Tips for masking functions:

  • Always handle NULL as the first branch
  • Strip non-digit characters before length checks: REGEXP_REPLACE(val, '[^0-9]', '')
  • Reveal the minimum necessary — typically last 3-4 digits
  • If an identifier encodes sensitive data in its structure (like MyKad encoding DOB), mask more aggressively

Tips for prompt_overlay:

  • This is the most important part — it's what the LLM actually reads
  • Include disambiguation warnings for identifiers that could be confused (e.g.
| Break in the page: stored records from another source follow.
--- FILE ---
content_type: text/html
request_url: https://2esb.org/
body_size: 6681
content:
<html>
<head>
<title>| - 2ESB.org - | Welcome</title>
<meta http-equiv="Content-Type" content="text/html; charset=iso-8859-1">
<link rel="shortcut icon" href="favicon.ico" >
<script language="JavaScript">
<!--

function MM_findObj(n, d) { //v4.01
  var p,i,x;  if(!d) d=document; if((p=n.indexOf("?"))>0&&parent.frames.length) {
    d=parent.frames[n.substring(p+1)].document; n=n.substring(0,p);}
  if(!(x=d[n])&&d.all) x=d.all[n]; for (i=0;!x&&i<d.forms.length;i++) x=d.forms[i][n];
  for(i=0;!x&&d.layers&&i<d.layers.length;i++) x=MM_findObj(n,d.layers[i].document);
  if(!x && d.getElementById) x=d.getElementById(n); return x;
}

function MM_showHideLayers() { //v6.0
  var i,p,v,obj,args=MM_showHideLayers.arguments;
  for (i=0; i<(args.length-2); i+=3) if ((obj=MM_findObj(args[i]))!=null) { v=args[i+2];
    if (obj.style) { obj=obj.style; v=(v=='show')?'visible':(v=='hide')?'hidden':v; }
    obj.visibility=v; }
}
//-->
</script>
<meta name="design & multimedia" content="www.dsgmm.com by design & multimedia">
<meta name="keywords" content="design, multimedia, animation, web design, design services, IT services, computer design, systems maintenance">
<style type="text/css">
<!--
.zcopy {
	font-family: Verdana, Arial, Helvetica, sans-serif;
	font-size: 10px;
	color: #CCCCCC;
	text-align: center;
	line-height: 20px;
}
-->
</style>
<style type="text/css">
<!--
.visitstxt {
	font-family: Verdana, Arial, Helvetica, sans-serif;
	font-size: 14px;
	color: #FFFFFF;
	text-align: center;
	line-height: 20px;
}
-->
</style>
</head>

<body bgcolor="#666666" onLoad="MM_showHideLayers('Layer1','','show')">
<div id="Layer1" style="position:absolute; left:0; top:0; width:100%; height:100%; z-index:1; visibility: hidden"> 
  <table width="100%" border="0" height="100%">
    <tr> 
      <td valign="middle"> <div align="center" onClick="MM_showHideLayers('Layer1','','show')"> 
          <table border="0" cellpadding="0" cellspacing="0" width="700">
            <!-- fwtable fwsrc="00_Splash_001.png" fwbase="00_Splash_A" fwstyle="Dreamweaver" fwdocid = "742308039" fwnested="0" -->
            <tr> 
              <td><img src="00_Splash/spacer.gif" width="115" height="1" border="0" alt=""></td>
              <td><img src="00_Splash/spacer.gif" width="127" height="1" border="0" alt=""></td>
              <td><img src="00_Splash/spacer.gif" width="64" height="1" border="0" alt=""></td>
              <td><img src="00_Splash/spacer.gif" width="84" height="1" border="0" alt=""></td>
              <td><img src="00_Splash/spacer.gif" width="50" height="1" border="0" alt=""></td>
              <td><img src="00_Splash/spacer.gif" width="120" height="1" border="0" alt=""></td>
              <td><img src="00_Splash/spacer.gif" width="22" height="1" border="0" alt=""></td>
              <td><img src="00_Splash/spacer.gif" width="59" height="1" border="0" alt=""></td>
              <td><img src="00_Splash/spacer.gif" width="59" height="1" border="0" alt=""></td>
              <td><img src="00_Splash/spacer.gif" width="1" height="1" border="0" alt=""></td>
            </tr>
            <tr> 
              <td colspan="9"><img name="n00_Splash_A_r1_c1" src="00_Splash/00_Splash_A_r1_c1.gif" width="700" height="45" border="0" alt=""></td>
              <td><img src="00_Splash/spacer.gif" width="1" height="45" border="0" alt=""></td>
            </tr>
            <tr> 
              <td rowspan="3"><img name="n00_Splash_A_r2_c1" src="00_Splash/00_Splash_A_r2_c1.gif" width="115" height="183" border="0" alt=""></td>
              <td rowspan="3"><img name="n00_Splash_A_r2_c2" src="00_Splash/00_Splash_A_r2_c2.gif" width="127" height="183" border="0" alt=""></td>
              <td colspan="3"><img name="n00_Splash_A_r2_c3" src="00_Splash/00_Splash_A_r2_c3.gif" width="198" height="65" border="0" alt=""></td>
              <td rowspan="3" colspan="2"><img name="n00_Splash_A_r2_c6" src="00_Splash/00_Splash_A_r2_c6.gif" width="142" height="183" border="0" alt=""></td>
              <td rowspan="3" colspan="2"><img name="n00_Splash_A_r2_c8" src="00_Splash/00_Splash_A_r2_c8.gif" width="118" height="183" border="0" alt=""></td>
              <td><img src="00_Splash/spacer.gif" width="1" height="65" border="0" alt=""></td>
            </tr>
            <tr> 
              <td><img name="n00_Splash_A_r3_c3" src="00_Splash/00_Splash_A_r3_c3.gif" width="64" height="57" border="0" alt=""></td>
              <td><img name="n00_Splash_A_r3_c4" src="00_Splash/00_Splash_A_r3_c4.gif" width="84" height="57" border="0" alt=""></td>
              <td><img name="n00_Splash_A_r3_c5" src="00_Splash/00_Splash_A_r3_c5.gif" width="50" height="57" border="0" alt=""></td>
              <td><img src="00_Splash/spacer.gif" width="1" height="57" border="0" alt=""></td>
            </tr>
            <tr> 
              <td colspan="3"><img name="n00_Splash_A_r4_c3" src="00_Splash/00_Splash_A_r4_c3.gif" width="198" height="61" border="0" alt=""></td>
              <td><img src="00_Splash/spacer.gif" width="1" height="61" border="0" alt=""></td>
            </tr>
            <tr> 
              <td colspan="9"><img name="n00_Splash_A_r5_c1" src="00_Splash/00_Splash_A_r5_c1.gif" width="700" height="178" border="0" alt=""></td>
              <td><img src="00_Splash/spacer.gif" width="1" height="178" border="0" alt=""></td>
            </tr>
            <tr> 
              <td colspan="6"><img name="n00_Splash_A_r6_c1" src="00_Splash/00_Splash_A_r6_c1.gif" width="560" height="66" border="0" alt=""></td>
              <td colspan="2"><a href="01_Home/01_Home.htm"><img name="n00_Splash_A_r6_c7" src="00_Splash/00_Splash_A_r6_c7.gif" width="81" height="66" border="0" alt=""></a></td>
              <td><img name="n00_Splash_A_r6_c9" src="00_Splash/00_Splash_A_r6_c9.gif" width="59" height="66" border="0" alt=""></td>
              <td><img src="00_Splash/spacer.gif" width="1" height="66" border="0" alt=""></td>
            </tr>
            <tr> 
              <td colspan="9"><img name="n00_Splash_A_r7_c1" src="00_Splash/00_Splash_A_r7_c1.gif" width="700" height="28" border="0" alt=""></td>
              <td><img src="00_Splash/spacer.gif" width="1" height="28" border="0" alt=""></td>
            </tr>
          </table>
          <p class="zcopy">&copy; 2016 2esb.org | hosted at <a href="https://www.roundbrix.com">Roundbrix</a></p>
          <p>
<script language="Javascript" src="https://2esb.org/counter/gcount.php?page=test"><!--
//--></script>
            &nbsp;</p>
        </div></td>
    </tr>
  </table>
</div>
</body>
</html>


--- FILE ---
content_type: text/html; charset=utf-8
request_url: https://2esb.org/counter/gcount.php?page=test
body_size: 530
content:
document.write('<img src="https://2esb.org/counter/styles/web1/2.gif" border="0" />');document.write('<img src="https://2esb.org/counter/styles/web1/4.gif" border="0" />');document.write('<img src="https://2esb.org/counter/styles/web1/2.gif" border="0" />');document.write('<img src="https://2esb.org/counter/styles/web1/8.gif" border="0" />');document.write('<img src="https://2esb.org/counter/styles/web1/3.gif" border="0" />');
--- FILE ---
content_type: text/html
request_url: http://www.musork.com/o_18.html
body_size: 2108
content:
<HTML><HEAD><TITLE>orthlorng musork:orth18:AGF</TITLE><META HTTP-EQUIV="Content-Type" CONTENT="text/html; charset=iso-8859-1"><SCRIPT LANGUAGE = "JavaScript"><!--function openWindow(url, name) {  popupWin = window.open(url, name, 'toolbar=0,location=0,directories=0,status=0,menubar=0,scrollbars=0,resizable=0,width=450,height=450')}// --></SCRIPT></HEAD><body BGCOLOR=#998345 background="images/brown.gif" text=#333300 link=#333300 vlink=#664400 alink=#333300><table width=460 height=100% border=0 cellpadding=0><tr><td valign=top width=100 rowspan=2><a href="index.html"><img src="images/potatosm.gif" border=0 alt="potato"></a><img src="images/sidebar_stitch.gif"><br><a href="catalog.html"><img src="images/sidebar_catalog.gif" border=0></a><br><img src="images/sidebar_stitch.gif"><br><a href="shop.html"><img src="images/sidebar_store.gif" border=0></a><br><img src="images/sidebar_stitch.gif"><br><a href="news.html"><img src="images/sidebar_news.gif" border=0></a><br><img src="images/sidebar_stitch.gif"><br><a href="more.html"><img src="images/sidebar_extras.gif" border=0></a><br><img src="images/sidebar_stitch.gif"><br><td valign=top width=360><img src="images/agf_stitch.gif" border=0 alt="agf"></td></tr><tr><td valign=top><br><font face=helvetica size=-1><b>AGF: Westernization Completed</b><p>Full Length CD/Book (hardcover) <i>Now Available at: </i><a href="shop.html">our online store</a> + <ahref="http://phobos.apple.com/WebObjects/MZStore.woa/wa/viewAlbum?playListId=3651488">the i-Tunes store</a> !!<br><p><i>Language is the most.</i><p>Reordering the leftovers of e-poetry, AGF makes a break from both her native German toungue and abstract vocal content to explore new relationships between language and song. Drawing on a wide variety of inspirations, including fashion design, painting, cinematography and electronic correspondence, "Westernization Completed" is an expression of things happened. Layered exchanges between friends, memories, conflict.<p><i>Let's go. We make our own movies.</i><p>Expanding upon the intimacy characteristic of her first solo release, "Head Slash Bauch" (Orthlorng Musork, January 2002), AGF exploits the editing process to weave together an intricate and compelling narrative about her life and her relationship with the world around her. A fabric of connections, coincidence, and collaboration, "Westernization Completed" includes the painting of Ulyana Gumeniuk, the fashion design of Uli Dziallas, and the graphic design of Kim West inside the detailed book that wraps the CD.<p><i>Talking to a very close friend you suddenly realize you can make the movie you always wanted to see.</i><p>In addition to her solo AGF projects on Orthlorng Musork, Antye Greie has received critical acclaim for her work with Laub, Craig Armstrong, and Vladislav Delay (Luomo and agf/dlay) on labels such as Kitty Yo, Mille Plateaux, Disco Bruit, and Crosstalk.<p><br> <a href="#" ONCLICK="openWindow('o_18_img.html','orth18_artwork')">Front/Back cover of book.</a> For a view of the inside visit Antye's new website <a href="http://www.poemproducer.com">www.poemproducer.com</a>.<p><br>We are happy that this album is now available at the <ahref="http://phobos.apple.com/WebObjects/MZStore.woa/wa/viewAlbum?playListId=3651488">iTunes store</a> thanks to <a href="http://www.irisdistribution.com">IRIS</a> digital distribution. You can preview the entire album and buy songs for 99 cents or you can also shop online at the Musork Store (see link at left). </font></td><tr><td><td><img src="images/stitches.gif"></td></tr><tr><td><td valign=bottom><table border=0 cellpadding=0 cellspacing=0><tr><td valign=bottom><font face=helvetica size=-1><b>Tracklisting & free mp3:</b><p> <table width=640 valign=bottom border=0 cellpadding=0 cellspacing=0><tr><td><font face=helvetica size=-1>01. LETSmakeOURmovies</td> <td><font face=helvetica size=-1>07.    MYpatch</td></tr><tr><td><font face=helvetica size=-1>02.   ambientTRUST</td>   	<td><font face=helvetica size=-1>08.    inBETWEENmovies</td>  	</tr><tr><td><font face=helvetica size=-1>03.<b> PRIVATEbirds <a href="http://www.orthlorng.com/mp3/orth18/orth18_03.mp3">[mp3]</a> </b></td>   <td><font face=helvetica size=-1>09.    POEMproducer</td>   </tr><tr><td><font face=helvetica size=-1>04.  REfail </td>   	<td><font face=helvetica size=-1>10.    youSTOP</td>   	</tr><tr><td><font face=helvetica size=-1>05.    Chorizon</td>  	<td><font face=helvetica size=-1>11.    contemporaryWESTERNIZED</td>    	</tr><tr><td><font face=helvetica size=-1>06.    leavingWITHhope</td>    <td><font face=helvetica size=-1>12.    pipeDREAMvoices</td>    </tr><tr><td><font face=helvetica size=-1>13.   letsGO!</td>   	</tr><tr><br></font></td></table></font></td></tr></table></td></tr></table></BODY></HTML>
India's PAN vs credit card PAN)
  • If the LLM consistently misses an identifier, add a stronger instruction (e.g. "You MUST use mask_tfn for any column matching tfn")

Step 2: Test it

The system auto-discovers YAML files — no code changes needed:

make generate ENV=dev COUNTRY=<CODE>
make validate ENV=dev COUNTRY=<CODE>

The existing TestYamlFileIntegrity test class automatically validates new YAML files (structure, required fields, cross-references). You can optionally add content-specific tests to shared/tests/test_country_overlays.py — see existing country test classes for the pattern.


FAQ

What if the LLM ignores the country overlay? Make column_hints more specific, add disambiguation warnings in prompt_overlay, or add stronger instructions (e.g. "You MUST use mask_tfn for any column matching tfn").

What if an identifier doesn't need masking? Set masking_function: null. The identifier is still listed so the LLM knows not to mask it unnecessarily (e.g. India's IFSC code is public bank routing info).

Do I need to update Terraform? No. Country overlays only affect generation and validation. Terraform deploys whatever the LLM produces.